Jak dodaje, w związku z zajęciem egzekucyjnym nie miał szans na uregulowanie płatności bez kosztów dodatkowych. Z jego opowieści wynika także, że pojawiła się u niego Straż Miejska. MZD miał przekazać jej tę sprawę w trybie pilnym na dwa dni przed przedawnieniem. Okazało się, że czytelnik, parkując na ul. Sobieskiego, złamał zakaz ruchu w obu kierunkach. Ostatecznie mandat przyjął, ale jak mówi, w jego głowie pojawiło się wiele pytań.

- Za szybą nie było wezwania do dokonania opłaty dodatkowej.
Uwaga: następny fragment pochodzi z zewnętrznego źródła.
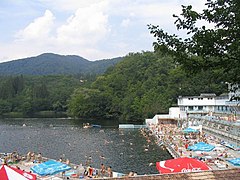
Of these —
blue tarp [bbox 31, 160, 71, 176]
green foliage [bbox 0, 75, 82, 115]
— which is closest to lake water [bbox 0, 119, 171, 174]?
blue tarp [bbox 31, 160, 71, 176]

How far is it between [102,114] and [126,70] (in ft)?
55.9

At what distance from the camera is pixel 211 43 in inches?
300

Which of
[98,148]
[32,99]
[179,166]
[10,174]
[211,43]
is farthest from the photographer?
[32,99]

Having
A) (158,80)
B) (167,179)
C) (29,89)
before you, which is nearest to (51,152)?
(167,179)

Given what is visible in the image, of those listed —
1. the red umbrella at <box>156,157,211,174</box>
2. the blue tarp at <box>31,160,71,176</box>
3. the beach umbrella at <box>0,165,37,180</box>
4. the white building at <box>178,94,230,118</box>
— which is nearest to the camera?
the beach umbrella at <box>0,165,37,180</box>

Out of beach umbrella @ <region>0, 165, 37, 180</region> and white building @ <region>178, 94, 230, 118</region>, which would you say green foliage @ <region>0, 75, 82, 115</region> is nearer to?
white building @ <region>178, 94, 230, 118</region>

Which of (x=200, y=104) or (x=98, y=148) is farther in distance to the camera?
(x=200, y=104)

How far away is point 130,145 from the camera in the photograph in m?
37.0

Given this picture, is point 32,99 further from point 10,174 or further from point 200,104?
point 10,174

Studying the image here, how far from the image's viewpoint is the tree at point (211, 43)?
7.55 meters

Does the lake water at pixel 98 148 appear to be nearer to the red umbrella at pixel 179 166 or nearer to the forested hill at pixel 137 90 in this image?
the red umbrella at pixel 179 166

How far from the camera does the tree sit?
7.55 metres

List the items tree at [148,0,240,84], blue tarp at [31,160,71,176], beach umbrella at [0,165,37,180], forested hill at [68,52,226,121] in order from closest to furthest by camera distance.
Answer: tree at [148,0,240,84], beach umbrella at [0,165,37,180], blue tarp at [31,160,71,176], forested hill at [68,52,226,121]

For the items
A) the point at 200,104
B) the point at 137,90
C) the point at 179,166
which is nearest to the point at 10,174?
the point at 179,166
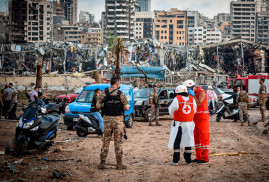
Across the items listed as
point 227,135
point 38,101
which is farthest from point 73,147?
point 227,135

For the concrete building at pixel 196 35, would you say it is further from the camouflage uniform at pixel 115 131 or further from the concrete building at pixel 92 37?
the camouflage uniform at pixel 115 131

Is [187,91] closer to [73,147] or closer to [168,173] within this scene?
[168,173]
Być może bilet zwiał wiatr. Dlaczego zatem niedopuszczalne jest wysłanie pisma, w którym chciałem poznać szczegóły? Czy ekspresowe działanie MZD to złośliwość, a może nadgorliwość? Dlaczego nie miałem czasu, żeby po otrzymaniu odpowiedzi dokonać płatności bez kosztów egzekucyjnych? Czy w innych sprawach pan dyrektor  jest równie szybki? – zastanawia się czytelnik.

Nieco złośliwie stwierdza, że jest mu bardzo przykro, że tak szybko urzędnicy nie postępują w przypadku dziur drogowych, nieprzejezdnych mostów czy zakończenia prac utrudniających ruch na ul. Nawojowskiej.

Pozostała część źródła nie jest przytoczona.